Whatever the case, it's clear that Putin is exploiting the rebellion in the east to advance his battle for influence in Ukraine, a country that Russia has dominated for centuries in various forms.

The takeover of Crimea was critical, both to safeguard Russia's military assets on the peninsula, including the Black Sea naval base, and to send a message that Moscow would protect its economic interests in Ukraine, including a network of pipelines that gives Russia's natural gas producers access to their chief export market in Western Europe.

It seems unlikely that Putin wants military intervention on a similar scale in eastern Ukraine, where the difficulties of maintaining an occupation would be far greater. But the rebellions are certainly serving Moscow's purpose in destabilizing post-Yanukovych Ukraine. If they continue until the end of the month, they will disrupt the central government's plan for a presidential election on May 25, which the new regime hoped would give its rule greater legitimacy.

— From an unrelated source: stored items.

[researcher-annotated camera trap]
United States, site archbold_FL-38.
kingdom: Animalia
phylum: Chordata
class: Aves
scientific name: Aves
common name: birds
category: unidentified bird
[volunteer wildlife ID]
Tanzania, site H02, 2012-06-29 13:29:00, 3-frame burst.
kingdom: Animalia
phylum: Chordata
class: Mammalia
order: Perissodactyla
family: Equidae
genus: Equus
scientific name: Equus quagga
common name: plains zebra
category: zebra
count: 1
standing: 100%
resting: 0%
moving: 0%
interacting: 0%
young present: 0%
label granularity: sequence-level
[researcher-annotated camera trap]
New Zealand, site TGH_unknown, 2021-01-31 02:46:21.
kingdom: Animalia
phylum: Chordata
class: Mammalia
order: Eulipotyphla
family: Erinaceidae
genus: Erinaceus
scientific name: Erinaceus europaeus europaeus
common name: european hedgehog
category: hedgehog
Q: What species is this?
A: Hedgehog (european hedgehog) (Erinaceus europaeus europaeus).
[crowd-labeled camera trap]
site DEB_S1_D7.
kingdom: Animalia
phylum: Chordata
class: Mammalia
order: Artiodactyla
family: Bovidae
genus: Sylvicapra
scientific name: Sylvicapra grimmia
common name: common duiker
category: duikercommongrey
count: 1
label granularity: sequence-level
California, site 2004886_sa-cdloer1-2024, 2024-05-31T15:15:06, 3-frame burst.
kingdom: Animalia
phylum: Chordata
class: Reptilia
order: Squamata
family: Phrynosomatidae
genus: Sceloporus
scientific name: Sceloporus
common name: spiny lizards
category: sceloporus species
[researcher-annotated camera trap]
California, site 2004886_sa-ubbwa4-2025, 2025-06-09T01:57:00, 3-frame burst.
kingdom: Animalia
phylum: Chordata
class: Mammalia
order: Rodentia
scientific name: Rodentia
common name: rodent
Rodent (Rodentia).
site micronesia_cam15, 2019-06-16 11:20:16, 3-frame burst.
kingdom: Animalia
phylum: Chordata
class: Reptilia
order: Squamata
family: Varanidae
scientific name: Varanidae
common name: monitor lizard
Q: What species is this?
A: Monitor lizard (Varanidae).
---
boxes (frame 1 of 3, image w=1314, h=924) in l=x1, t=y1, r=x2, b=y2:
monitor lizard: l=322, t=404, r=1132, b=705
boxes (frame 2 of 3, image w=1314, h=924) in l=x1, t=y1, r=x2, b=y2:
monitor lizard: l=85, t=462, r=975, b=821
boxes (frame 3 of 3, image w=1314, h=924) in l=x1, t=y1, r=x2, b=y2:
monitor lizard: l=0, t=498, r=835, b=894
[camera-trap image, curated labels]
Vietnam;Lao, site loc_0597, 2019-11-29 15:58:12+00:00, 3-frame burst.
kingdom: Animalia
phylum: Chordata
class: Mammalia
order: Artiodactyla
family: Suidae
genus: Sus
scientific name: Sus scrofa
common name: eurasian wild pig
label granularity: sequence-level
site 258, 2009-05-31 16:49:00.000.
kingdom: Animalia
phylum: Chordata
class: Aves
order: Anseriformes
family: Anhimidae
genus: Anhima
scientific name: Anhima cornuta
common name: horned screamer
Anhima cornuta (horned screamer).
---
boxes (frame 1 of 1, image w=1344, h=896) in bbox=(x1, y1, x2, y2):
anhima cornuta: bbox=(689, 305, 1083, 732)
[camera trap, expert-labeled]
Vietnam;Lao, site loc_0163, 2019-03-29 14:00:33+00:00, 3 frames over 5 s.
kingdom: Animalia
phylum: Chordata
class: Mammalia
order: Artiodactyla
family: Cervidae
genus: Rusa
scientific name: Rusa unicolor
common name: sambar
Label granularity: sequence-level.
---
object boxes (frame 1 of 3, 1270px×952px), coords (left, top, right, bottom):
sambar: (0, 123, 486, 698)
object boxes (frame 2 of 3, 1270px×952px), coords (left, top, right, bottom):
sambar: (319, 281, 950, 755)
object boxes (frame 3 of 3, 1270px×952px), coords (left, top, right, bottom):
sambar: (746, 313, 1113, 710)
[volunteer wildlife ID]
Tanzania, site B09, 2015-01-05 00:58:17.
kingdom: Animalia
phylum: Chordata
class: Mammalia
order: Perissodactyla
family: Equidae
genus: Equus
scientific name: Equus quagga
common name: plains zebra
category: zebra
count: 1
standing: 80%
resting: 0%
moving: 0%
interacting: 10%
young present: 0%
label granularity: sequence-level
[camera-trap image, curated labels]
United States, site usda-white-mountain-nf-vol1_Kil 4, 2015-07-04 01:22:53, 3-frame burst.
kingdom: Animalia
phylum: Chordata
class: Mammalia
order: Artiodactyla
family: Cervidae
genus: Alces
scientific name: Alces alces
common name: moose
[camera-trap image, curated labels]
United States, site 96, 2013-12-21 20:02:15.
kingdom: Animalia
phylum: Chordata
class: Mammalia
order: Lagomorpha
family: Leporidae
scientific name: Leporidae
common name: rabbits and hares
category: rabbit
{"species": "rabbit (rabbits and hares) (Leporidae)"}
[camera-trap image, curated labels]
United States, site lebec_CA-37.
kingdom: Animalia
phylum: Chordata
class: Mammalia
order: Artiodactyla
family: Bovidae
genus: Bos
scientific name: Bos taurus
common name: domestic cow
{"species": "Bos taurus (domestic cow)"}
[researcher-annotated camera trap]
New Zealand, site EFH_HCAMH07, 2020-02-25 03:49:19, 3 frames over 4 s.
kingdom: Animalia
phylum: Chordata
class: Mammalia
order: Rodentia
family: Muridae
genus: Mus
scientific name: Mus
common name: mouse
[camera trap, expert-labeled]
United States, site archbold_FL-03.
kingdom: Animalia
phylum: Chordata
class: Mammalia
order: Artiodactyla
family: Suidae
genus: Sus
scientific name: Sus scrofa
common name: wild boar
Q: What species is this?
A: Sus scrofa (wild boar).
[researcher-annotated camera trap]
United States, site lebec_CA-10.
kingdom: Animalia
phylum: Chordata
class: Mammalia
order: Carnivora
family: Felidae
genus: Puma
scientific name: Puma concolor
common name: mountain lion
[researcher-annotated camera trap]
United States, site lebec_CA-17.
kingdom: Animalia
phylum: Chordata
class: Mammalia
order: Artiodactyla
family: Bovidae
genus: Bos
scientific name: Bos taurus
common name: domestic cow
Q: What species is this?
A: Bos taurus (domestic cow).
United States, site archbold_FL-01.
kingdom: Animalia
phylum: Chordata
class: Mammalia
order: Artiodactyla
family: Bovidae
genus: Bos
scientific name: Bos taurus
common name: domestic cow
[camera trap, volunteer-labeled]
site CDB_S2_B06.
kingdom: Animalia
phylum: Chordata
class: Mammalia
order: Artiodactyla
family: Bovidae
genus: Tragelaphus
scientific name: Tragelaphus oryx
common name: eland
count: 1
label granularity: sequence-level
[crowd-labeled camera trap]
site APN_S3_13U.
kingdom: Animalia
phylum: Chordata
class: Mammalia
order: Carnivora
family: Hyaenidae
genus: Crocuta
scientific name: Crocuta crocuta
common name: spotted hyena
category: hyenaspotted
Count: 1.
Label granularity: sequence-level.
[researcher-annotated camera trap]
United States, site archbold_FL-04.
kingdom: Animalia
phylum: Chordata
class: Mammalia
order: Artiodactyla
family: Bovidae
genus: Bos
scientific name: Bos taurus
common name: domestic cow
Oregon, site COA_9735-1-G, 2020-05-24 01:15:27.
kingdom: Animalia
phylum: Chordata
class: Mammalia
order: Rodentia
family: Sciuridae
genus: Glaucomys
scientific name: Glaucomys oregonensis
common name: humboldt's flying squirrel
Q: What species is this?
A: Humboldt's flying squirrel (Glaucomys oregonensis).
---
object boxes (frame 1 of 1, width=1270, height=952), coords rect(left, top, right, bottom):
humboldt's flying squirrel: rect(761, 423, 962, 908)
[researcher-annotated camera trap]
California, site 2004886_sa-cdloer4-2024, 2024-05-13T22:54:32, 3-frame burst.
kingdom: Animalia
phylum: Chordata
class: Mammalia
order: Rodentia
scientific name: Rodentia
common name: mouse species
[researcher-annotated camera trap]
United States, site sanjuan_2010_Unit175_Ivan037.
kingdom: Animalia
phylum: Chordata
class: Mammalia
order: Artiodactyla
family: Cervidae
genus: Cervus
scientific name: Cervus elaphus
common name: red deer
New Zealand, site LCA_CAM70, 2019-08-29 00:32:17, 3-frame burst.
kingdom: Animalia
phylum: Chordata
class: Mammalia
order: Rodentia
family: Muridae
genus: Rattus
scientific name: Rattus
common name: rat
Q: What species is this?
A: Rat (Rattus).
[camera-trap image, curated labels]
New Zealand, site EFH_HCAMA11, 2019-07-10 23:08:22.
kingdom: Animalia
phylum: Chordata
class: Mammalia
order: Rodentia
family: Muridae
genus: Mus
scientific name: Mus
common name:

In fact, the Donetsk People's Republic has announced its own vote, set for this coming Sunday, May 11, on a referendum. It's unclear how widespread voting can be in cities dotted with barricades to repel attacks by the Ukraine Army--much less in rural areas where there is no sign of the insurgents' control. In addition, no one seems sure whether the language of the referendum will call for secession, as a prelude to annexation by Russia, or simply greater autonomy.

All these developments will only add to the chaos--leaving working people caught in the middle as rival nationalist forces fight it out, with even more powerful imperial powers looming behind them.